Maimane challenged the two to meet with him and talk through their issues in person.

The DA received this open letter from Dos Santos:

Dear Mr Mmusi Maimane,

I thank you for the open letter posted to Tshidi and myself.

I acknowledge that my inbox has been flooded with requests and invites for radio interviews, press reports and the like since my irresponsible Twitter ordeal. I have chosen to ignore these requests as I don’t believe that telling my side of the story is really what the nation wants to hear.

It further concerns me that these requests for interviews aim to score points for journalists and/or listenership ratings on his or her show.

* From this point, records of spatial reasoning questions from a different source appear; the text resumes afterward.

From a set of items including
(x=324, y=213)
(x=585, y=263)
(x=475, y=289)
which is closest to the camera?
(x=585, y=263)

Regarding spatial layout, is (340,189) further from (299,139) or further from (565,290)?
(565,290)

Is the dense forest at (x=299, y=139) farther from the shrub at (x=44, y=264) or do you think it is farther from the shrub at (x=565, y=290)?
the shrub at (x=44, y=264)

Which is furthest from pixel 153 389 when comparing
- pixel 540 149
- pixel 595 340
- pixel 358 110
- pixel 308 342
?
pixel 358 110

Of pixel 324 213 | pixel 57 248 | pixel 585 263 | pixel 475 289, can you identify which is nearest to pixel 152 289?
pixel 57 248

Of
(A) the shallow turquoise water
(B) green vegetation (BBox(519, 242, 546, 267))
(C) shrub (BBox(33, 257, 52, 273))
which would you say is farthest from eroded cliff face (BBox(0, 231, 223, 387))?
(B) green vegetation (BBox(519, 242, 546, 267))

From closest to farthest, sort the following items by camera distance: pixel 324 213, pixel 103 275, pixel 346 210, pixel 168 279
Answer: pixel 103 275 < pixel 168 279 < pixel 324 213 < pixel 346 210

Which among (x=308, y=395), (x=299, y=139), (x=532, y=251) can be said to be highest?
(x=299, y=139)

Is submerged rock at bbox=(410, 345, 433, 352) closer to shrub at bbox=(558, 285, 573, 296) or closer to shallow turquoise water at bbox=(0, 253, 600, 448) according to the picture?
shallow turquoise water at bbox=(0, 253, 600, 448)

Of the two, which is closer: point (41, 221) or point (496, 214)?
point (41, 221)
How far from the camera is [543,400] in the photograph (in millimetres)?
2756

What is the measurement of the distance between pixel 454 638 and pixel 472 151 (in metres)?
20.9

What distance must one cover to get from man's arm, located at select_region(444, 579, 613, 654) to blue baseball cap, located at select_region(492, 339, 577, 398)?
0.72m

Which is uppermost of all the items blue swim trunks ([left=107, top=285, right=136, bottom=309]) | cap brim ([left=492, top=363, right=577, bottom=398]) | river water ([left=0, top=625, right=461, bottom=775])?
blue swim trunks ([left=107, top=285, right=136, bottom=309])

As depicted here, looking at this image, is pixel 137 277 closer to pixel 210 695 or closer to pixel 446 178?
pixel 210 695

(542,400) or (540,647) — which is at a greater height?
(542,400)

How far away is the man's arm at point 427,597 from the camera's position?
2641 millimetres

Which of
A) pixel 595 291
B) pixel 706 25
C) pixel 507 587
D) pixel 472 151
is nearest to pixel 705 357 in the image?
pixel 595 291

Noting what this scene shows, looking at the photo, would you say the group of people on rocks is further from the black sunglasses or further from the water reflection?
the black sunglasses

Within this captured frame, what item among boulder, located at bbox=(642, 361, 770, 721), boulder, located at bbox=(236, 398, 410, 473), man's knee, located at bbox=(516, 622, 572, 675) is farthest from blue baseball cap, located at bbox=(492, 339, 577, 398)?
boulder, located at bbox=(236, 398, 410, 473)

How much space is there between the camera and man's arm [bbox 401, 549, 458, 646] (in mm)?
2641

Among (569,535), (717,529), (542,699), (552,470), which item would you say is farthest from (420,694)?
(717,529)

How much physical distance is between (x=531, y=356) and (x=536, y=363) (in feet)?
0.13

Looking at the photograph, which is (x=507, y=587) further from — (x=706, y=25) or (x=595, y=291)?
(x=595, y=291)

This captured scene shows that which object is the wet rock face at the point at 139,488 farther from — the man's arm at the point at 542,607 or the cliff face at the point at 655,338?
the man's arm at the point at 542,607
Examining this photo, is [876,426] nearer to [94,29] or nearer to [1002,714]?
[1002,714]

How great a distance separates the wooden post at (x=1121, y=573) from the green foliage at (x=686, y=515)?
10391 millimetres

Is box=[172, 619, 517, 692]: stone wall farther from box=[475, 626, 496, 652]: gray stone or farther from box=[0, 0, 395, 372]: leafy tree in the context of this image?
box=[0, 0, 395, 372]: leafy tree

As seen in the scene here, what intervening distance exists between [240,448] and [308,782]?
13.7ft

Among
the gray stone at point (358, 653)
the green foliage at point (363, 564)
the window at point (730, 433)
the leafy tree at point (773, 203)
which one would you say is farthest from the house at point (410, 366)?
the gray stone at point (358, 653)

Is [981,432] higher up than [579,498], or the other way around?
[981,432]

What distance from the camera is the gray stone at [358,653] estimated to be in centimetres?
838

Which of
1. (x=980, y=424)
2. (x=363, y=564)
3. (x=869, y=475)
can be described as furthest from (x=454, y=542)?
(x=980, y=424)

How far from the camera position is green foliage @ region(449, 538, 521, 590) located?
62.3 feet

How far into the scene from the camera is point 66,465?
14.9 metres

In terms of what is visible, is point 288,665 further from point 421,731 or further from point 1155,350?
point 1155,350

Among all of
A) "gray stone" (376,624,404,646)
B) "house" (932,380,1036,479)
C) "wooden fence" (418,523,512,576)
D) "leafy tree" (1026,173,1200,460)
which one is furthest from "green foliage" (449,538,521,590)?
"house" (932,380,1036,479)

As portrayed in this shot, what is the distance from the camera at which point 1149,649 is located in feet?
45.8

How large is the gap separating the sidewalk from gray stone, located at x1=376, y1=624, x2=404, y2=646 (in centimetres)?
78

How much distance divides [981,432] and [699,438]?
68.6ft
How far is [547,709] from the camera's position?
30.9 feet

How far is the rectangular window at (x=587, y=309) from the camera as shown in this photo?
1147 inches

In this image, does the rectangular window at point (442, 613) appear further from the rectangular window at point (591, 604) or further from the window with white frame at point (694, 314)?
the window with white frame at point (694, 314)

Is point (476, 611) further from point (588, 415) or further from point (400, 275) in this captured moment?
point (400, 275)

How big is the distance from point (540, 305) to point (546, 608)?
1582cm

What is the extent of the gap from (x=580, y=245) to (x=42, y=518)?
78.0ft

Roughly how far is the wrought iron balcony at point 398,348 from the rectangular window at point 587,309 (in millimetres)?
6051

At this moment I accept and acknowledge that I have brought this nation of ours to its knees. I now intend to mend my ways and ensure that I restore the trust of all South Africans. I beg of you that this should not become a party political issue. If anything, this needs to become a healing process and a process of uniting the nation back to where we were a week ago.

Tshidi, I am appealing to you to embrace this opportunity and walk this road jointly with me. I know in my heart that you too don’t harbour the hatred that you displayed on Twitter in response to my ludicrous and irresponsible tweet.

Together we can do a great deal for our nation.

Fellow South Africans, my uncalculated Tweet was not intended to hurt an entire nation but simply directed at one individual, and I ask that you forgive my actions and help me along the way.

We South Africans have many more important matters to concern ourselves with right now than to slander each other’s race.

Mr Maimane, I look forward to working with you. Together we shall achieve.